The transition won’t be smooth. As Restrepo correctly notes, the period when some work is automated while other work isn’t could create jarring inequalities. Workers whose skills happen to be harder to automate might see temporary wage spikes, while others face sudden displacement. The risk of social disruption is real.
But the destination isn’t the economic irrelevance of humanity. Instead, we’re heading toward what might be called a “consciousness economy” — one where human awareness, creativity, and relationship are the scarce resources that everything else organizes around. In this economy, we’re not valued for what we can produce (machines do that better) but for who we are and who we’re becoming.
The real challenge isn’t economic but developmental. Can human consciousness evolve quickly enough to wisely guide the AI systems we’re creating? Can we develop governance structures that handle multi-dimensional value instead of reducing everything to profit? Can we maintain human agency and meaning in a world where machines can satisfy our every preference before we’ve even articulated it?
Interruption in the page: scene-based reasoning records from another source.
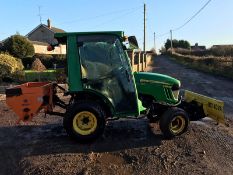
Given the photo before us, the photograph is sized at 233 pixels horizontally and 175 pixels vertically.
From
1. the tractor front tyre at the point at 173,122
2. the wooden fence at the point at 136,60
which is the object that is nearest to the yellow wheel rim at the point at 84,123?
the tractor front tyre at the point at 173,122

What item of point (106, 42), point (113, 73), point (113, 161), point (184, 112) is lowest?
point (113, 161)

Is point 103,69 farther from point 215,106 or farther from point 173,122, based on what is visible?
point 215,106

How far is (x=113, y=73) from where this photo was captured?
805 centimetres

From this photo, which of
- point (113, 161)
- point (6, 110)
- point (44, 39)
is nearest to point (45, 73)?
point (6, 110)

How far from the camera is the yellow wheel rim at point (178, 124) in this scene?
8395 mm

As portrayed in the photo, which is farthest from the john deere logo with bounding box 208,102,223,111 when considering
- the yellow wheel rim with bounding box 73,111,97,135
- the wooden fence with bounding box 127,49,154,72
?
the wooden fence with bounding box 127,49,154,72

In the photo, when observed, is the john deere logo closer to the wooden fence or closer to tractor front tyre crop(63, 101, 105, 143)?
tractor front tyre crop(63, 101, 105, 143)

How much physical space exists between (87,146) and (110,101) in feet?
3.47

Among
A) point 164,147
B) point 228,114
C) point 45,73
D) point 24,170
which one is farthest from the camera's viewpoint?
point 45,73

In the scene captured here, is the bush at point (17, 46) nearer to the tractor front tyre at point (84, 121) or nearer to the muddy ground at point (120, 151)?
the muddy ground at point (120, 151)

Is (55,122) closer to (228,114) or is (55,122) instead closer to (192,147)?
(192,147)

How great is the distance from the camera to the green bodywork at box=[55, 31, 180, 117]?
26.0ft

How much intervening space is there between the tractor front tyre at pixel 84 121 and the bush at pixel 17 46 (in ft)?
69.0

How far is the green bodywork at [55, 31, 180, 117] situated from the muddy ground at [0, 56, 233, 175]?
2.71 feet
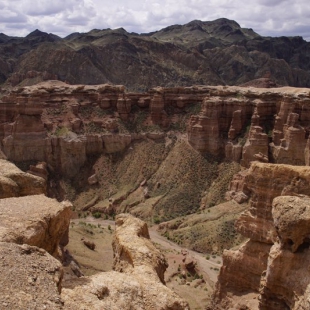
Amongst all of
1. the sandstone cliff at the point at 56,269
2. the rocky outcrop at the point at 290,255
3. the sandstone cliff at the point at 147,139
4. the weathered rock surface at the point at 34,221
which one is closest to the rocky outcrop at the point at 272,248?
the rocky outcrop at the point at 290,255

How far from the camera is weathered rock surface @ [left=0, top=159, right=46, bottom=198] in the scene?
37781 mm

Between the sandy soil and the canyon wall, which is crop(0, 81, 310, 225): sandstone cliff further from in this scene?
the sandy soil

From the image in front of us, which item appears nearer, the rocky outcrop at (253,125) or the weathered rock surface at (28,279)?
the weathered rock surface at (28,279)

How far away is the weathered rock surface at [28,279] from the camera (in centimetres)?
1728

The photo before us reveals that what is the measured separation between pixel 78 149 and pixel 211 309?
6162 centimetres

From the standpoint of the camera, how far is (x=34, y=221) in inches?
1009

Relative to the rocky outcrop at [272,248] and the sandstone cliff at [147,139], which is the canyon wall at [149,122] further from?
the rocky outcrop at [272,248]

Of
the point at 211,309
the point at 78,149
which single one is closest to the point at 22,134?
the point at 78,149

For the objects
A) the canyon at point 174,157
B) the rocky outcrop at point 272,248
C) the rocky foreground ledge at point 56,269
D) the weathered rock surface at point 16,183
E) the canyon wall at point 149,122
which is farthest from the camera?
the canyon wall at point 149,122

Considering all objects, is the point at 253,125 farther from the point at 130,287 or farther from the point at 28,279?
the point at 28,279

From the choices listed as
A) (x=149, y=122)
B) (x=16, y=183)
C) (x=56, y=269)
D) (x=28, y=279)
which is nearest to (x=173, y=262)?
(x=16, y=183)

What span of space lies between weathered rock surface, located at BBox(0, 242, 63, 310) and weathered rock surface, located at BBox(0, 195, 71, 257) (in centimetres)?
288

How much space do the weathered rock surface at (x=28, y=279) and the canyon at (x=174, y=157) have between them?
13.0 m

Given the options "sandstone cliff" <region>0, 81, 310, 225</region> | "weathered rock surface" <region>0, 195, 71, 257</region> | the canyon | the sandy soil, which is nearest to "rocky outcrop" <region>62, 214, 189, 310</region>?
"weathered rock surface" <region>0, 195, 71, 257</region>
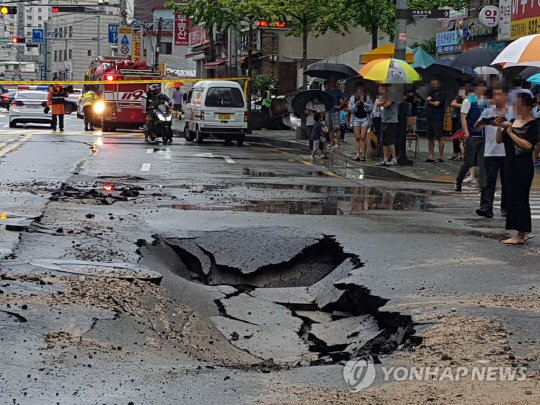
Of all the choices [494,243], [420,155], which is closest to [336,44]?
[420,155]

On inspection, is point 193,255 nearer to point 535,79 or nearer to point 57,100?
point 535,79

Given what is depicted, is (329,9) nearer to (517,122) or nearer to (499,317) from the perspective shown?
(517,122)

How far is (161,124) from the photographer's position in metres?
26.8

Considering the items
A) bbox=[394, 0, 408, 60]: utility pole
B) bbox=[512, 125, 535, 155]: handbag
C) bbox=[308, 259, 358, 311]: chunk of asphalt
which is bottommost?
bbox=[308, 259, 358, 311]: chunk of asphalt

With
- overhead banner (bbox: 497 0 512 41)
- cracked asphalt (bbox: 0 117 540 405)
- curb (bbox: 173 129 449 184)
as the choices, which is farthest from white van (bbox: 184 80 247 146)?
cracked asphalt (bbox: 0 117 540 405)

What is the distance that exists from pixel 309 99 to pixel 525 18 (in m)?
6.14

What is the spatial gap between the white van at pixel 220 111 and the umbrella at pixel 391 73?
363 inches

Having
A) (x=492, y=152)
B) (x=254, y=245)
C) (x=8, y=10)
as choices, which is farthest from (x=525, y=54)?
(x=8, y=10)

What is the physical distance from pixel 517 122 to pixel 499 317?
3888 mm

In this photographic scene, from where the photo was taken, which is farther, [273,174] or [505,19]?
[505,19]

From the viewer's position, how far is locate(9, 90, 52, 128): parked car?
112 feet

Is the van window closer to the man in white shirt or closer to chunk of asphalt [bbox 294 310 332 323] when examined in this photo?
the man in white shirt

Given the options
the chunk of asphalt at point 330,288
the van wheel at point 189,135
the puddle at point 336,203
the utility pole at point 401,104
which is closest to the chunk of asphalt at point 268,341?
the chunk of asphalt at point 330,288

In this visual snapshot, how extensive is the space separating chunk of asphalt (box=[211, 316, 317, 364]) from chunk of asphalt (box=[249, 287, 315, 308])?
0.86 metres
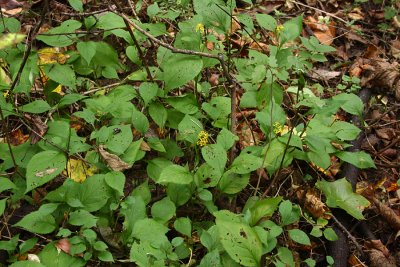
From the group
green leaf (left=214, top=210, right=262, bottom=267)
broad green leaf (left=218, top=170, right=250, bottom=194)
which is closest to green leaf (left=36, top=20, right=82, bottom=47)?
broad green leaf (left=218, top=170, right=250, bottom=194)

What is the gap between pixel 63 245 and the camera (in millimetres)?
2064

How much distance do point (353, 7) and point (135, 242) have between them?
10.5 ft

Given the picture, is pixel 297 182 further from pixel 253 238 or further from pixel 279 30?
pixel 279 30

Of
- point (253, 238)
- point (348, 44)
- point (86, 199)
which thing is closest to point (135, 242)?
point (86, 199)

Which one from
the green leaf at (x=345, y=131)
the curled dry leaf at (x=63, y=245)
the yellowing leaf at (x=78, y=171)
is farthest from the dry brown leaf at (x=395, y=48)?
the curled dry leaf at (x=63, y=245)

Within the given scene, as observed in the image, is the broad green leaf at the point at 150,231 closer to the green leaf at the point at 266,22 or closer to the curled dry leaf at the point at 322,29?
the green leaf at the point at 266,22

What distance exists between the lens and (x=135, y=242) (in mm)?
1998

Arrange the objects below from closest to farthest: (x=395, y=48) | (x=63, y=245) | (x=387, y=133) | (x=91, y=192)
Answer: (x=63, y=245), (x=91, y=192), (x=387, y=133), (x=395, y=48)

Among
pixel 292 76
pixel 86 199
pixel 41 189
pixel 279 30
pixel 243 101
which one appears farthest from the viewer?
pixel 292 76

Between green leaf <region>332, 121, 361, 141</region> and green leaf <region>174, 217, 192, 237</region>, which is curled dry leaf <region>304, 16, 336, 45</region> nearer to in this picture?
green leaf <region>332, 121, 361, 141</region>

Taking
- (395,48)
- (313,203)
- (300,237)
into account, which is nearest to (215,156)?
(300,237)

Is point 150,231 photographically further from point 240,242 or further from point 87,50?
point 87,50

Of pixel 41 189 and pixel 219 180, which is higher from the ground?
pixel 219 180

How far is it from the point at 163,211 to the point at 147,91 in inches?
28.4
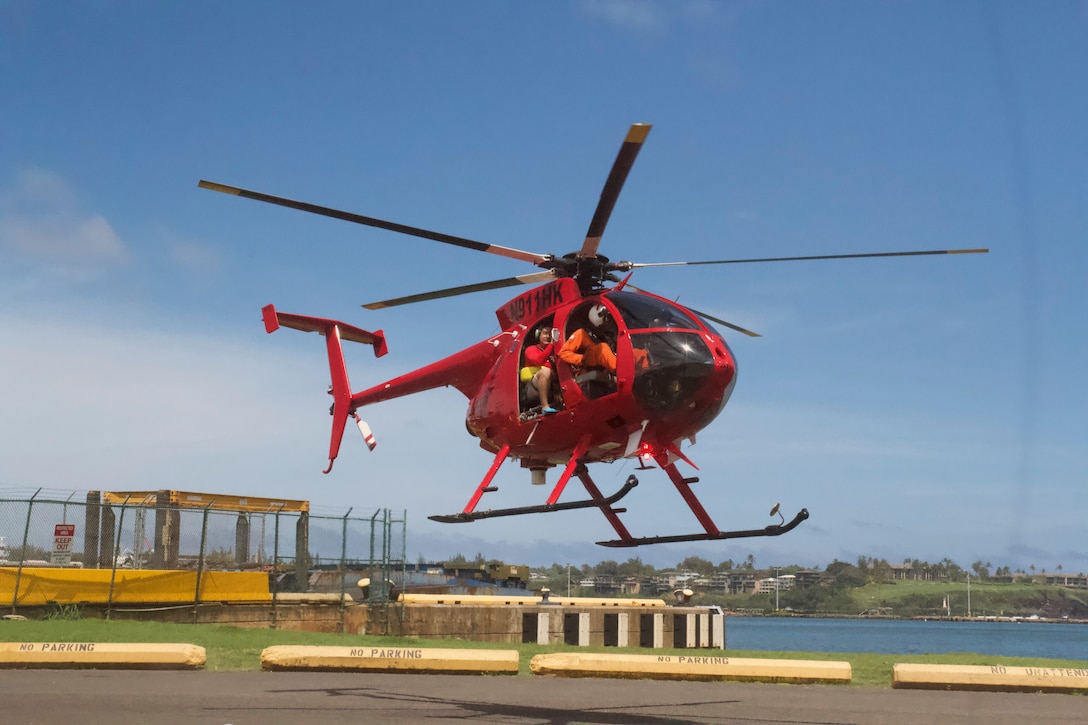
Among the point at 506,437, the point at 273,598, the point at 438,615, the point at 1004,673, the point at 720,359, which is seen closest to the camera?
the point at 720,359

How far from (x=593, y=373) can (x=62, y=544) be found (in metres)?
17.8

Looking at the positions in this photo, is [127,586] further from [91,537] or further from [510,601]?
[510,601]

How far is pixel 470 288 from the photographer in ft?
50.3

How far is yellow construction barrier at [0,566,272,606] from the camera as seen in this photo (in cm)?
2280

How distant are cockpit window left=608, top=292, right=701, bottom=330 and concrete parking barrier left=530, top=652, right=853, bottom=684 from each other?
6579mm

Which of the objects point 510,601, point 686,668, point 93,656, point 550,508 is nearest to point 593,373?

These are hard questions, but they’re fundamentally different from Restrepo’s concern about humans becoming economically negligible. The question isn’t whether humans will have economic value in an AGI world, but whether we’ll evolve quickly enough to handle the strange new forms that value will take.
There’s a deeper irony in Restrepo’s title. “We won’t be missed,” he writes, imagining an economy that hums along perfectly well without human contribution. But this assumes that the economy has some purpose independent of human flourishing — as if GDP growth were valuable in itself rather than as a means to human ends.
An economy where humans “won’t be missed” isn’t an economy at all. It’s just machines moving resources around. The moment we remove human consciousness — with its preferences, relationships, meanings, and values — the entire edifice becomes purposeless motion.
The AGI economy won’t make humans irrelevant. It will reveal what’s been true all along: that human consciousness is the only source of economic value. Everything else — all the production, all the computation, all the coordination — is just machinery in service of conscious experience.
We won’t be missed because we’ll never leave. We’ll be at the center of an economy reorganized around what actually matters: not the production of things, but the flourishing of conscious beings. The transformation ahead isn’t about replacement but about revelation — finally building an economy that reflects the full richness of human value.
The compute will serve consciousness, not the other way around. And in that economy, every human won’t just have value — they’ll be the reason for value itself.